Have you ever seen the Pedro Almodóvar film, Volver? The opening sequence of this film depicts women busily working in a graveyard, cleaning and scrubbing the headstones of their loved ones. This film deals with the theme of death and the importance of family – even in the afterlife. Although the film is set in Spain, it touches on the annual Mexican celebrations of the Day of the Dead, or Día de los Muertos. This three day fiesta begins on our Halloween, October 31st, when the spirits of the dead visit their families, and ends with their departure on November 2nd.

What I love about this tradition is that all of the frightening aspects of the afterlife are taken out of it. It’s a holiday about commemoration for loved ones. There’s nothing ghoulish or scary about cemeteries; in fact, most of the fiesta takes place in one! Families go down to their local cemeteries and tend to the gravestones by weeding them, cleaning them and placing fresh flowers around them. Children play around the headstones and are encouraged to invite demons and spirits to play with them. Special candles are burnt all through the night to help light the way for the dead to come back to earth; similarly, incense is burnt so that the dead can smell their way back!

The graveyard becomes a place for an all-night party: people bring their radios and guitars so everyone can sing and dance. Could you imagine sitting in a cemetery in England on Halloween? Traditionally in our culture, Halloween is a time when the veil between the worlds is thin, when spirits can come back to haunt and play tricks on us. In Mexico, this is the best part of the fiesta: that you get to see and party with your dead relatives again.

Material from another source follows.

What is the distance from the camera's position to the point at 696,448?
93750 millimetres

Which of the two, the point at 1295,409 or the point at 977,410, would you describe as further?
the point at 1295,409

And what’s a party without food? Private altars are built in each house, decorated with photos and trinkets that remind the families of their deceased loved ones, and absolutely covered with food. A special sweet bread, pan de muertos, is baked, often in the shape of a skull or bones. Sugar skulls are moulded and decorated in imitation of the deceased. Yellow marigolds, sometimes called flor de muerto, are placed everywhere. There’s nothing dark or dismal about this fiesta: it is awash with bright colour and festivities! Mexicans have what I consider to be such a healthy attitude to death. It is mocked, not solemnised, and celebrated as the natural order of things. Certain phrases or euphemisms for death reflect the lighthearted attitude that characterises the Day of the Dead, for example: "La muerte es flaca y no puede conmigo" means "Death is skinny/weak and she can't carry me."

The Mexican artist Frida Kahlo includes a lot of the traditional Mexican death imagery in her paintings, particularly the skull and the joyful skeletons las calacas. Kahlo was in severe pain for much of her life due to a bus crash when she was a young woman, so death must have seemed particularly near for her. Yet her paintings are bold, full of colour and humour. I think we can learn something from the Mexican attitude to death. This Halloween, don’t dress up as a devil or a black witches cat – instead, paint a skull on your face and wear bright colours, burn candles, have a party, and dance.